Docs: Ban Soda Pop In Schools

Students purchase sodas on campus, James Monroe High School, Los Angeles, California, 8-26-02
AP
Soda pop and some other soft drinks should be eliminated from schools to help tackle the nation's obesity epidemic and pediatricians should work with their local schools to ensure that children are offered healthful alternatives, the American Academy of Pediatrics says.

In a new policy statement, the academy says doctors should contact superintendents and school board members and "emphasize the notion that every school in every district shares a responsibility for the nutritional health of its students."

Some schools already limit contracts with vendors of soft drinks and fast foods, though the soft drink industry has fought efforts by some states to mandate such restrictions.

While some schools rely on funds from vending machines to pay for student activities, the new policy says elementary and high schools should avoid such contracts, and that those with existing contracts should impose restrictions to avoid promoting excessive consumption by kids.

The policy appears in the January issue of Pediatrics, being published Monday.

"The purpose of the statement is to give parents and superintendents and school board members and teachers, too, an awareness of the fact that they're playing a role in the current obesity crisis, and that they have measures at their disposal" to address it, said Dr.
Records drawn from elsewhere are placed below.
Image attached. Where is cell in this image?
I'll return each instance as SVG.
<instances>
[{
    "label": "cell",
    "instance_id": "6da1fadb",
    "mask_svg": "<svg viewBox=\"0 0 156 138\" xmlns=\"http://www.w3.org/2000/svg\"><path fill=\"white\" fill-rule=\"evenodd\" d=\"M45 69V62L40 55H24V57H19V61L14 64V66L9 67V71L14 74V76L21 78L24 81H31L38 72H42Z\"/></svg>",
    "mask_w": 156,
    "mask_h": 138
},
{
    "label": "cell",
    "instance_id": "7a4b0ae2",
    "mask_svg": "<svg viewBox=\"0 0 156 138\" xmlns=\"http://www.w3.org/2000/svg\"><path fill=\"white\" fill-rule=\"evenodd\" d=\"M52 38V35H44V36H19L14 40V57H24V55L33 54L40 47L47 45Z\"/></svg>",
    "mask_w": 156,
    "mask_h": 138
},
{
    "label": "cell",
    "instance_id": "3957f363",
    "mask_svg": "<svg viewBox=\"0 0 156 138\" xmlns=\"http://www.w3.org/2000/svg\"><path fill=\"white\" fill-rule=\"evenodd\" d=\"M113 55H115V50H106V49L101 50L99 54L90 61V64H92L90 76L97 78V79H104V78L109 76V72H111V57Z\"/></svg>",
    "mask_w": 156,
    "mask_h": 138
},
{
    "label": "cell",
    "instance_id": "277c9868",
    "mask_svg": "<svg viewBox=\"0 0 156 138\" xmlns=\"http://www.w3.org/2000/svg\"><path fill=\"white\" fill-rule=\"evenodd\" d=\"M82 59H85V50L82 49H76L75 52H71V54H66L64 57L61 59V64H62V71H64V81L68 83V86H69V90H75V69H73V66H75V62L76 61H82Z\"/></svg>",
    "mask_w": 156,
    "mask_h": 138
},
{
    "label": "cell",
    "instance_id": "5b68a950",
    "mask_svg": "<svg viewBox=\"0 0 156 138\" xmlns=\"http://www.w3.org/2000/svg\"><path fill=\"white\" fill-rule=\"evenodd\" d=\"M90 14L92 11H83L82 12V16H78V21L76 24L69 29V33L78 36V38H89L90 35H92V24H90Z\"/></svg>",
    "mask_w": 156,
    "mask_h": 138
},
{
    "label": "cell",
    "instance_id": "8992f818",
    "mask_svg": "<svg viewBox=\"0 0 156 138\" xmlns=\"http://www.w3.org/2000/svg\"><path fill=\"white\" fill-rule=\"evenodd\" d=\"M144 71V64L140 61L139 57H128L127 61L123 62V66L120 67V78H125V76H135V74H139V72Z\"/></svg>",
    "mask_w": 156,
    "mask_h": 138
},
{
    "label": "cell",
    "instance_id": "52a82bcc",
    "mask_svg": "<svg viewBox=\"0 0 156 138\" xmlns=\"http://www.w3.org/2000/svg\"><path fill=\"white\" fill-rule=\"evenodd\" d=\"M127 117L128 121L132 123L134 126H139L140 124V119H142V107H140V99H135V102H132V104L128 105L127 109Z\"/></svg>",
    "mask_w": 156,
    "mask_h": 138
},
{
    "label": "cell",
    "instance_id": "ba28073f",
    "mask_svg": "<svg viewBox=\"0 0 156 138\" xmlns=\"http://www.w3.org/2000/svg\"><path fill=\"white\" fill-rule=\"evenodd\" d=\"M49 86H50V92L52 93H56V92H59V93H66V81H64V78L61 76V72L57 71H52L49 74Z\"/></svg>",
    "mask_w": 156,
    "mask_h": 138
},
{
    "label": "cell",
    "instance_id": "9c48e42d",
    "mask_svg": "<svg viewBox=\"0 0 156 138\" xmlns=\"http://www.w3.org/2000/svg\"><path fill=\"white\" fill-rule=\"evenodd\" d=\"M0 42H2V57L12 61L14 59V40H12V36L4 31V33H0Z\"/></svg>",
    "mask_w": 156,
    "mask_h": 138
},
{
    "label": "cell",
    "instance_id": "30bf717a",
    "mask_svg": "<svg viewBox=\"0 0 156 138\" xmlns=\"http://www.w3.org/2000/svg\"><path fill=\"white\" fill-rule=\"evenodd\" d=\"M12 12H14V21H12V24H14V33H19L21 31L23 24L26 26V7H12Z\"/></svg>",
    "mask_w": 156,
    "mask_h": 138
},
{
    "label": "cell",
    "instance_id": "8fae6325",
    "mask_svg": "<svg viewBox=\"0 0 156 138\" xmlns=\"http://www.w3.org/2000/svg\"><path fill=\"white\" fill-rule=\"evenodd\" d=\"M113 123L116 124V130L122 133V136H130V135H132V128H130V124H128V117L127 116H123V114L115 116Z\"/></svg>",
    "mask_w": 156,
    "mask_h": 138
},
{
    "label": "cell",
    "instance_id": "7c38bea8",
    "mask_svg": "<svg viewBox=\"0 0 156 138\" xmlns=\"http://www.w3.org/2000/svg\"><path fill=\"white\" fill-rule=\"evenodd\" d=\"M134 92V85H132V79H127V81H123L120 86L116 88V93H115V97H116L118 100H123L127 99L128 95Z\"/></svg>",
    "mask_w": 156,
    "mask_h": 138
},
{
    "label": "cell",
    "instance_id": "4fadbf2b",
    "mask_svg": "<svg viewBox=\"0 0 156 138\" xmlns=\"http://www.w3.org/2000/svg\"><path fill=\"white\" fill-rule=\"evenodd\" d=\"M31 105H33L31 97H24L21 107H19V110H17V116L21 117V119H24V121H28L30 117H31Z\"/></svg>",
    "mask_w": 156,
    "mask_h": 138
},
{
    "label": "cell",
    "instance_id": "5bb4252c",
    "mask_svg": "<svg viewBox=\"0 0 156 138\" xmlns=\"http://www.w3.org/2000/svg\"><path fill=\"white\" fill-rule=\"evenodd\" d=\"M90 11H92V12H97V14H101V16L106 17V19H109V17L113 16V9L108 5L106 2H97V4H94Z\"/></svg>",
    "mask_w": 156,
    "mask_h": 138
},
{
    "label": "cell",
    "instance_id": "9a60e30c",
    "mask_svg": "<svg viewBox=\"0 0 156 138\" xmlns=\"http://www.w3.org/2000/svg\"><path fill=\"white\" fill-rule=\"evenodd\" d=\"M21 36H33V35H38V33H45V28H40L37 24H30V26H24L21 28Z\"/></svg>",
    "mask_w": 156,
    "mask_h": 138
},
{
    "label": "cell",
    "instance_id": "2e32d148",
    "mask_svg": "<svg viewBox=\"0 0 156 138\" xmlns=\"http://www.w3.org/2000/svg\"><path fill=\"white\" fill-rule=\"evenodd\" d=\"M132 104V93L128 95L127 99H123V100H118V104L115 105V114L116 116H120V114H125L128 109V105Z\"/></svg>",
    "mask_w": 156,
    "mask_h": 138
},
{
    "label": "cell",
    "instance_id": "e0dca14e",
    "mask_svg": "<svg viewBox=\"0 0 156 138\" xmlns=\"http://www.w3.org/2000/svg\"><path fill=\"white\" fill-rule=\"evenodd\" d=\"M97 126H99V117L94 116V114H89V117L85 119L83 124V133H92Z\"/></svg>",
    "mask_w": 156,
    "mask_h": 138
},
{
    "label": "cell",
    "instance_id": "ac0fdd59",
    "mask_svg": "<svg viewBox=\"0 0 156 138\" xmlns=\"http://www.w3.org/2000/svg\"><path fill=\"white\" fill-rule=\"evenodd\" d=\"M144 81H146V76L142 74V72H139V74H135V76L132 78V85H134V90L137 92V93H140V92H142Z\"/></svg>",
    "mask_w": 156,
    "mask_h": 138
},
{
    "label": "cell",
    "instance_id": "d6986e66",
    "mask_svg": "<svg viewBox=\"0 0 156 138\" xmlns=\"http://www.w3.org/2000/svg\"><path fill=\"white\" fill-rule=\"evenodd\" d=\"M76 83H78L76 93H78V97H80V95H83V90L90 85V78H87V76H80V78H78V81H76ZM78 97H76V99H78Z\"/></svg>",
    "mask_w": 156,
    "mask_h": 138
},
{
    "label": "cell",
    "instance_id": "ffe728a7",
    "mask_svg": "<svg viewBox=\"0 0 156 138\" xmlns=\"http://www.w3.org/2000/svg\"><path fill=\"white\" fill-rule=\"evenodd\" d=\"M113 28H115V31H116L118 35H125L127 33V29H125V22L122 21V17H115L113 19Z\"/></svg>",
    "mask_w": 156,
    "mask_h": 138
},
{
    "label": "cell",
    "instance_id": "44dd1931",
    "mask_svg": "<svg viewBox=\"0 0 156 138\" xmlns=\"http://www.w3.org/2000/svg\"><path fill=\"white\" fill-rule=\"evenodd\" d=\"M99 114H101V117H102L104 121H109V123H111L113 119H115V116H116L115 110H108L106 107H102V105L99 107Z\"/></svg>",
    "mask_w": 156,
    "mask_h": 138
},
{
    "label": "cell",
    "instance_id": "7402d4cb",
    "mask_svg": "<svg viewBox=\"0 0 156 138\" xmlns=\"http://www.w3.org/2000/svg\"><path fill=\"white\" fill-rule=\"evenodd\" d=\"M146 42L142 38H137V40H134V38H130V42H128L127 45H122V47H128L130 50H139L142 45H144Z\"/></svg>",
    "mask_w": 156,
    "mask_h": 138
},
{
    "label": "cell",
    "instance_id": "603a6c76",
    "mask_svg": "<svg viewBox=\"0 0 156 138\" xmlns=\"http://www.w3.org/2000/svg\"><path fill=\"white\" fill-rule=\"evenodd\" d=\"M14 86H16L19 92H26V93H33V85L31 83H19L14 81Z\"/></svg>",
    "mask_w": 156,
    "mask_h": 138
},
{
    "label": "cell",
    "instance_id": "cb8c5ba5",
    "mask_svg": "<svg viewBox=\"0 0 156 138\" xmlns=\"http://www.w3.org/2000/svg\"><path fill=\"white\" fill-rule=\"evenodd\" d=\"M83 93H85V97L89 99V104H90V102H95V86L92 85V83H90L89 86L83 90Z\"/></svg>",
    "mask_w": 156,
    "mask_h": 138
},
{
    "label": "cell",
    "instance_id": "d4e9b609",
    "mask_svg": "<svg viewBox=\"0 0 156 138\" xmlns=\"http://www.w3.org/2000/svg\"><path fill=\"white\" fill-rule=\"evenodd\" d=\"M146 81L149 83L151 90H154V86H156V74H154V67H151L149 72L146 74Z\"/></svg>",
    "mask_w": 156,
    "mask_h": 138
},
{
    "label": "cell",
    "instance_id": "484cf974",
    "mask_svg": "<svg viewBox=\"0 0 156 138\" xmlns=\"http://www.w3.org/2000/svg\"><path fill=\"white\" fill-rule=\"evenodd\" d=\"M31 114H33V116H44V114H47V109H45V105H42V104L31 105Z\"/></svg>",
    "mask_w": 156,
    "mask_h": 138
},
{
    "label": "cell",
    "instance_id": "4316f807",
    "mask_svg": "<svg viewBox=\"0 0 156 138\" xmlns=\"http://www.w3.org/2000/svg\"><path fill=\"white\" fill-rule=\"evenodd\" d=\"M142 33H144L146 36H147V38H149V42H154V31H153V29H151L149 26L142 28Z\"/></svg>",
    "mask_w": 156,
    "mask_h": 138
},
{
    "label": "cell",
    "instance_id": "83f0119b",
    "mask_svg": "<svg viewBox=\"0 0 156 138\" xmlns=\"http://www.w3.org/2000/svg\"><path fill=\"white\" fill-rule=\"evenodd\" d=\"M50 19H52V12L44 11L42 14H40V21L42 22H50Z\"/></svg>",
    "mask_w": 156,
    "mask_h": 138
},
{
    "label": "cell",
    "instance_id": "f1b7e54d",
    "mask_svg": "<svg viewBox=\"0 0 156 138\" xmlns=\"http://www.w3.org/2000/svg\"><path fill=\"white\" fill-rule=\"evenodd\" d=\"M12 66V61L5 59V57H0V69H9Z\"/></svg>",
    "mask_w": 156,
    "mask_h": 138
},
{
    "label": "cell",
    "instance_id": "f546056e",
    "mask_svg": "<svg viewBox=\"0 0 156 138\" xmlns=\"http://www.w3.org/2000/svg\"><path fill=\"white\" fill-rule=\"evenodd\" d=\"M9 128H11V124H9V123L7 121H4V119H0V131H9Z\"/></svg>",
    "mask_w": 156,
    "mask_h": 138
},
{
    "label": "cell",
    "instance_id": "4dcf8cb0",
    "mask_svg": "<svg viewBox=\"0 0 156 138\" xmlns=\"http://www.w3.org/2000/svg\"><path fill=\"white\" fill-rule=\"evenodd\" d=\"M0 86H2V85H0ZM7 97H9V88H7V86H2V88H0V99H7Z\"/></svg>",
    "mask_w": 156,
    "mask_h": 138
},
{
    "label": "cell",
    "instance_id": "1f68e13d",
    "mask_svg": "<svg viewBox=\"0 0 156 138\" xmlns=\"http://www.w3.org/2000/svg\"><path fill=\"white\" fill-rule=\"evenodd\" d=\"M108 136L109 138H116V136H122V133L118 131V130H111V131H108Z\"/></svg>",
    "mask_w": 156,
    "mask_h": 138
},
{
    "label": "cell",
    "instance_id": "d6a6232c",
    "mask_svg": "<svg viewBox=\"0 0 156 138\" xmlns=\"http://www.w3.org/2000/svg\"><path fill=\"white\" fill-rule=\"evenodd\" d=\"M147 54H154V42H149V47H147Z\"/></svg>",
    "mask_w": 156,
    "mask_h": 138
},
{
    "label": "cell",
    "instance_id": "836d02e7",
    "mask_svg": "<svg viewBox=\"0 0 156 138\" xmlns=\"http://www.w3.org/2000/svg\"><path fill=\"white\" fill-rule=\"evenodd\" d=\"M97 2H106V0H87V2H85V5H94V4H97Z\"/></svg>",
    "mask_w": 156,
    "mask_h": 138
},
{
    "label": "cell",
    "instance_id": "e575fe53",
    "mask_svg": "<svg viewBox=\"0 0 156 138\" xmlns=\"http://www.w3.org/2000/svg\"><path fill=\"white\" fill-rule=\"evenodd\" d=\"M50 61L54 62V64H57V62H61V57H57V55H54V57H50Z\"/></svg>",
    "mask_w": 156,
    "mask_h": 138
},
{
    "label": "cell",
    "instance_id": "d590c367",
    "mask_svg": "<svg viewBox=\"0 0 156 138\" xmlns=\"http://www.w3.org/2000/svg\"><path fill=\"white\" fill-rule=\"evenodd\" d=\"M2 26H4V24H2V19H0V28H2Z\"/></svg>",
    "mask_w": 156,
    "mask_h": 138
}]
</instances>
Robert D. Murray, the policy's lead author.

About 15 percent of U.S. youngsters aged 6 to 19 are seriously overweight. That is nearly 9 million youths and triple the number in a similar assessment from 1980.

Soft drinks are a common source of excess calories that can contribute to weight gain, and soft drink consumers at all ages have a higher daily calorie intake than non-consumers, the academy's policy said. It cites data showing that 56 percent to 85 percent of school-age children consume at least one soft drink daily, most often sugared rather than diet sodas.

The National Soft Drink Association, which represents most soft drink makers nationwide, said the new policy is misguided and goes too far.

"Soft drinks can be a part of a balanced lifestyle and are a nice treat," said Jim Finkelstein, the association's executive director.